Range of Motion Testing of a Novel 3D-Printed Synthetic Spine Model.

Department

Neurosurgery; Neurobiology

Document Type

Article

Abstract

Study Design: Biomechanical model study.

Objective: The Barrow Biomimetic Spine (BBS) project is a resident-driven effort to manufacture a synthetic spine model with high biomechanical fidelity to human tissue. The purpose of this study was to investigate the performance of the current generation of BBS models on biomechanical testing of range of motion (ROM) and axial compression and to compare the performance of these models to historical cadaveric data acquired using the same testing protocol.

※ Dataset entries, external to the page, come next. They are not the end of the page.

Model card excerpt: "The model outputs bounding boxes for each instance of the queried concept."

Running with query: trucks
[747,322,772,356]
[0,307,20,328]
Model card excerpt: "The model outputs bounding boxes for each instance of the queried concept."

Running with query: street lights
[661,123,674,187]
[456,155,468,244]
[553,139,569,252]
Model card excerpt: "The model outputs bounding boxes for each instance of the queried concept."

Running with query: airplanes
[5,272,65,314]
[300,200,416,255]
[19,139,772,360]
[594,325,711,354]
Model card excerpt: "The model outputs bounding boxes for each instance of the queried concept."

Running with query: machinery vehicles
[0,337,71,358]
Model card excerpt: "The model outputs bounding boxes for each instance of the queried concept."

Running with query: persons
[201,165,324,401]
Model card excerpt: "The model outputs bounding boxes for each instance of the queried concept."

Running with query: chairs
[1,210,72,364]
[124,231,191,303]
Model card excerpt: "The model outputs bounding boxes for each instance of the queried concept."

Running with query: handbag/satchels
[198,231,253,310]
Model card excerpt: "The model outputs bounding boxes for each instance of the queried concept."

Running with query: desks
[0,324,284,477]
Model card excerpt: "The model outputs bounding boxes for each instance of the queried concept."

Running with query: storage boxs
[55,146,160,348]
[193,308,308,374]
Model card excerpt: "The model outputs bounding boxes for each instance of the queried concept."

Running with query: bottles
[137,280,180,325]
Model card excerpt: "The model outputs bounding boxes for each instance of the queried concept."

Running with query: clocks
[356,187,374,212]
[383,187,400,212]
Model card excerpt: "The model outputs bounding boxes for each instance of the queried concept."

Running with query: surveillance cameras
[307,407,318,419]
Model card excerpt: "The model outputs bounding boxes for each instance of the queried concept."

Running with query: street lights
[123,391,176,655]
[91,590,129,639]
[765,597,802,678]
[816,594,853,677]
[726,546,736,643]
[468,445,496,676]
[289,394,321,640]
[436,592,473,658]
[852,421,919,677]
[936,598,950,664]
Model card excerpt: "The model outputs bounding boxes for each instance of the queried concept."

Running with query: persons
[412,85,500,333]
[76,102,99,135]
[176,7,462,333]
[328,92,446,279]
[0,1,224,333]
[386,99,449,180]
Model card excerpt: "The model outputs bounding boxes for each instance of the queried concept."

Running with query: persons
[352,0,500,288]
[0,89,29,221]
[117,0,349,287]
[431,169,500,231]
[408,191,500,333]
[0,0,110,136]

Methods: Six synthetic spine models comprising L3-5 segments were manufactured with variable soft-tissue densities and print orientations. Models underwent torque loading to a maximum of 7.5 N m. Torques were applied to the models in flexion-extension, lateral bending, axial rotation, and axial compression. Results were compared with historic cadaveric control data.

Results: Each model demonstrated steadily decreasing ROM on flexion-extension testing with increasing density of the intervertebral discs and surrounding ligamentous structures. Vertically printed models demonstrated markedly less ROM than equivalent models printed horizontally at both L3-4 (5.0° vs 14.0°) and L4-5 (3.9° vs 15.2°). Models D and E demonstrated ROM values that bracketed the cadaveric controls at equivalent torque loads (7.5 N m).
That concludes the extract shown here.